Grain Snippet: Lentils Consolidate

Grain Snippet: Lentils Consolidate

 

The global lentil market is entering the 2026/27 season with historically large supply levels, but also with a potential increase of weather risks to new season production.

Record production across Canada and Australia during 2025/26 has resulted in high carry-out stocks, particularly in Canada, where total lentil supply approached 4.0MMT and ending stocks were forecast above 1.26MMT. Canada’s March disposition data indicated roughly 2.4MMT of lentil supplies left on hand, 2 MMT of which remain held on farm – the largest volume on record for this point in the season. The total Canadian carry-out forecast remains significantly above last year’s level (up 122% y/y). Canada’s stocks-to-use ratio is projected near 46%, reflecting one of the loosest balance sheets in recent history. Large stocks of yellow peas in both Canada and Russia have also continued to weigh on the broader pulse complex.

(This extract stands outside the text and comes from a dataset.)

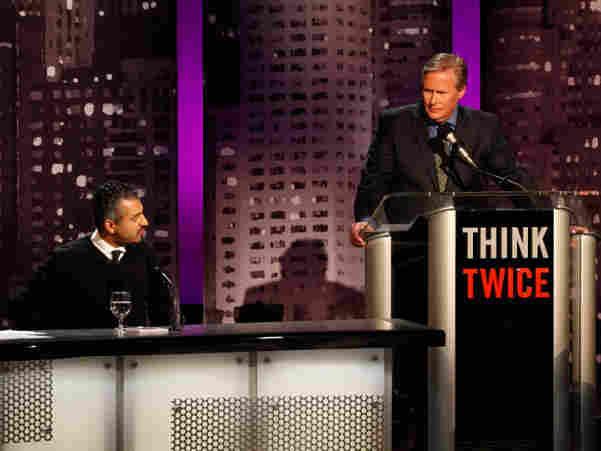 Maajid Nawaz (left) with moderator John Donvan of ABC News at an Intelligence Squared U.S. debate.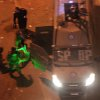 Egyptian riot police beat a man, illuminated by the green light of a protester\'s laser, after stripping him, and before dragging him into a police van, during clashes next to the presidential palace in Cairo, Friday, Feb. 1, 2013. Protesters denouncing Egypt\'s Islamist president hurled stones and firebombs through the gates of his palace gates on Friday, clashing with security forces who fired tear gas and water cannons, as more than a week of political violence came to Mohammed Morsi\'s symbolic doorstep for the first time. (AP Photo/Khalil Hamra)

Despite these burdensome supplies, lentil prices have remained relatively resilient through 2026. Australian old-crop bids have recovered from harvest lows and returning to $680-700/MT, supported by tightening Australian stocks and low grower liquidity. Australia exported approximately 1MMT of lentils during the Oct–Feb period alone, an outright record for that stage of the shipping season, with the majority exported from SA. The strong pace is a reflection of growers’ cash flow requirements after the poor 24/25 season and subsequent increased early selling liquidity, coupled with earlier concerns of India raising the lentil import duty.

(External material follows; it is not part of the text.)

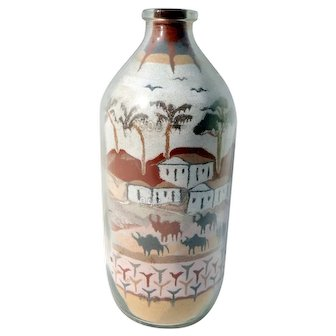 Vintage sand art bottle with cattle and farm scene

Following India’s domestic lentil harvest (circa 1.75MMT), and the large volume of early-season imports, appetite is now showing signs of weakening. This could indicate that the high export pace for Aussie lentils may not be maintained through the balance of 2026. Ongoing demand will increasingly be determined by the 26/27 season outlook, weighed against availability of old crop supply.

Attention is shifting toward the possibility of a significant El Niño event during the second half of 2026. Current models indicate the potential for a strong ENSO phase during Jul–Oct, raising concerns around Indian monsoonal rainfall and global pulse production. India’s pulse balance is highly dependent on pigeon pea production, which is strongly influenced by monsoonal conditions during the Kharif growing season.

Weak or poorly distributed monsoonal rainfall has historically reduced pigeon pea yields and increased India’s reliance on imported pulses, including lentils. Periods of pigeon pea deficits have often coincided with stronger Indian lentil imports and firmer global pricing.

Australian lentil growing regions have started 26/27 much earlier than last year, amid decent soil moisture conditions. However, they remain exposed to warmer and drier spring conditions if El Niño intensifies. In Canada, seeding is off to a slow start, but total area is expected to remain relatively stable y/y; production is forecast lower y/y under more normalised yield assumptions following the exceptionally strong 2025/26 season.

Beyond supply fundamentals, the currency is working against lentil prices as the Aussie dollar continues to firm. In recent months, it has broken above the 72c resistance, creating downside pressure in AUD terms even if international lentil values remain relatively stable.

Overall, the market remains weighed down by historically large global stocks, but weather-related production risks, particularly in India, are becoming increasingly influential in shaping expectations for 2026/27.